The last they see of the Ferryman as they drive away, he is standing on a bald plate of rock at the precipice. He is naked now, swigging tequila and firing his pistol into the heart of the sky, his prosthetic arm and leg twitching madly with each shot. A strange seaman on the boat of the wind.
“What did the Ferryman mean, rat patrol?”
“It’s a mock on some old TV show,” Case says. “Cyrus goes on down to the border. The desert between Calexico and Yuma. Works as a middleman, picking up drugs brought across the line by wetback mules. Plays army while he’s at it. Gets himself some high-tech equipment, night-vision goggles, the whole trip. Then, most of the boys, the carriers, after the delivery, he sends them to ‘spic heaven,’ as he calls it. Sometimes he kills ’em quick, but sometimes … he makes a kind of game out of it. Other times, some fool out there stumbles onto Cyrus. Some farmer or prospector or hunter. It’s the slaughterhouse after that. Ground up, canned, and delivered.”
“Is that where we’re goin’? Calexico, Yuma?”
“Escondido first. Cyrus has places he shacks at when he’s
working the desert. People he gets equipment from. If that’s a bust, we’ll try Bombay Beach out at the Salton Sea.”

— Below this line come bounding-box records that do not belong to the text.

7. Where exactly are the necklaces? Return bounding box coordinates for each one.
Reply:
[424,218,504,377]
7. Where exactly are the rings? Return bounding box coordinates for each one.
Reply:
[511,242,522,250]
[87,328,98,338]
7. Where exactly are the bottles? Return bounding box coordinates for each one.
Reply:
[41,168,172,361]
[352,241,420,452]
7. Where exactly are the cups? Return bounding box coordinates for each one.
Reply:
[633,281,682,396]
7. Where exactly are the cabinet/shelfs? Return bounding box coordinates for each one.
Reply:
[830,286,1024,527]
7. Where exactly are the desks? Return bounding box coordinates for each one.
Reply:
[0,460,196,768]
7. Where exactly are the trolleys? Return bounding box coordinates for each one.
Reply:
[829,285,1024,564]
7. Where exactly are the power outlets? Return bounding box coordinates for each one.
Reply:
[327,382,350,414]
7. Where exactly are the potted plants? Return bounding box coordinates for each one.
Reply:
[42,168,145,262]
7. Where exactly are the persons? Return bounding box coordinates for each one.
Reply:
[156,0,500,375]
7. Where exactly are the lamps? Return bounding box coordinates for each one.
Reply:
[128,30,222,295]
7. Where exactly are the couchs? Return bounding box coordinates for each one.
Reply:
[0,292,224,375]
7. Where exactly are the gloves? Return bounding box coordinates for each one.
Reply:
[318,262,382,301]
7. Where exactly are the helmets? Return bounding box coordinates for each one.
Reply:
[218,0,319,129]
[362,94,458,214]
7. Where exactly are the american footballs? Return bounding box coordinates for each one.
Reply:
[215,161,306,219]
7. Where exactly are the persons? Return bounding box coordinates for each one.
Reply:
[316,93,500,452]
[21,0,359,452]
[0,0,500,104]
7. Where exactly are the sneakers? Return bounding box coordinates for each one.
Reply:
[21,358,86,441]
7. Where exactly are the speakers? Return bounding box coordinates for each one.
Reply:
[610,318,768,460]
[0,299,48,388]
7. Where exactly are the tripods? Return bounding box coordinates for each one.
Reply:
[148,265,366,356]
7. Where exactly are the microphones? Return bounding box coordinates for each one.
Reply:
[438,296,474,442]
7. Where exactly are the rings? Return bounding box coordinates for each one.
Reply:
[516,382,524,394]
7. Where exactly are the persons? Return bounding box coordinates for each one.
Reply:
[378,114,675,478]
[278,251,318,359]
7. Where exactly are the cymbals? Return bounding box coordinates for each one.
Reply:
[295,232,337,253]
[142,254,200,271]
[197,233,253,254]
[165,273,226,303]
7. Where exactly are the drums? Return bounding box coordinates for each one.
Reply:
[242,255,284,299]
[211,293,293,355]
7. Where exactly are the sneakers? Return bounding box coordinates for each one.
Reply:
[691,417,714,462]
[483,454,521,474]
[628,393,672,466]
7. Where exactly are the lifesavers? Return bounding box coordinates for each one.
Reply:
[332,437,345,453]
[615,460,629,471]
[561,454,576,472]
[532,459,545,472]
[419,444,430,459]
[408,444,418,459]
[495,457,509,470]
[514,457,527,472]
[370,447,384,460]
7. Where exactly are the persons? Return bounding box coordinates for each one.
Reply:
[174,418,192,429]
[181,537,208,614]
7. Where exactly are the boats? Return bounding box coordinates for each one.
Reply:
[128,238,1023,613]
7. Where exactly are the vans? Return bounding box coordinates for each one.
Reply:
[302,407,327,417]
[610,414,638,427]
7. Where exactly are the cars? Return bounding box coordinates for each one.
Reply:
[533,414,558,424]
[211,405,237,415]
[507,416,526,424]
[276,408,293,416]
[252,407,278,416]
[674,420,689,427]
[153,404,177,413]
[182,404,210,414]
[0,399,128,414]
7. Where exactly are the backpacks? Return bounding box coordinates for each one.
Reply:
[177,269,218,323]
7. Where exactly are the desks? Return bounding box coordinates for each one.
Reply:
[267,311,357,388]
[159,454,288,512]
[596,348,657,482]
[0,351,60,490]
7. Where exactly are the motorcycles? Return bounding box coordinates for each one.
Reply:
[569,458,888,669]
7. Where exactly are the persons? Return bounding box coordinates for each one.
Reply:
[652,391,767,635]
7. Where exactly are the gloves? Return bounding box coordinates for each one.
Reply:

They do the hard drive south in the cool dark of the freeway desert. Anxious roadside light waves up through the front windshield, flashing the names of restaurants and service stations that burn out like matches in the rear window as they punch their way along Route 15.
They swing down through Victorville and Apple Valley and Cajon. A template of saloons and transmission shops and billboards parading Roy Rogers’s museum and his stuffed pony, Trigger. A real tribute to chump-change identity.
“What did the Ferryman say about Gabi?”
“How do you mean?”
Bob half whispers, “You know what I mean.”